▸ QUOTED PASSAGE:
‘Just a brief photo-stop’ it said on the itinerary. Burial grounds are always on the edge of town, except in places like London where the buildings have overflowed to engulf the ring of grave-yards, asylums and sports grounds that were once beyond the city limits. Pere parks the coach by the gate of the cemetery, just outside Huesca. We get out and meet Victor Pardo Lancina, a local historian who is our guide for the cemetery and Estrecho Quinto.
The morning is very bright, it promises to be another hot day. The wall round the cemetery is white stucco, interrupted by piers of lighter coloured brick. It looks like the wall of Chy Govenek, where I used to work, a very ordinary wall.
The outer cemetery is for outsiders: protestants, free-thinkers, suicides, I suppose still born infants. People who did not want to be buried by the church. People the church did not want to bury. A square space surrounded by that commonplace wall. A red rose straggles across it at one point with a sparse red flowers and few leaves. It wants pruning I thought, it has gone leggy. On the wall beside the rose is a dark metal plaque with some white artificial daisies in one corner
Fermín Galán Rodríguez and Ángel García Hernández, the first Republican Martyrs, were military captains involved in a failed Republican coup on December 12th 1930. They were arrested. After a perfunctory trial they were shot on December 14th. Before his death Angel Garcia made his last confession to a priest. Fermin Galan chose not to, so he is buried out here in the municipal, not the Catholic, cemetery. They have restored his tomb. His name is lettered in gold. A faded silk rose that once was crimson sits at the foot. At the top is a bright ceramic plaque with a tiny flag in the Republican colours, red, yellow and purple. It looks new and a little garish against the weathering stone.
In Franco’s time, Victor Pardo tells Almudena, Fermin Galan’s mother had a cross placed here. When the grave was refurbished Circlo Republicano took the cross away and destroyed it. Almudena, the Art Historian, flares into a burst of righteous indignation. Most of the time she is staunchly anti-clerical, but it seems she is angry about the lack of respect for his grieving mother. The destruction of an artefact, by people seeking to restore memory also disturbs her .If they did not want it here it should have been stored. But Fermin Galan chose not to be buried with the rites of the church; would he have wanted a cross? He is beyond caring, says Almu, the free-thinker, and his mother was not. I think she is right. Who owns this dead man? His family or the Republic he died trying to establish, or today’s Republicans, who he did not know and may not have agreed with?

▸ DATA BLOCK:
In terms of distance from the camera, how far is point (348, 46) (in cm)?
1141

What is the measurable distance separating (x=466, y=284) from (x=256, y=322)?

▸ EXERCISE DESCRIPTION:
List every place name that appears in the cemetery text.

▸ SOLUTION TO THIS EXERCISE:
Huesca, London, Chy Govenek, Estrecho Quinto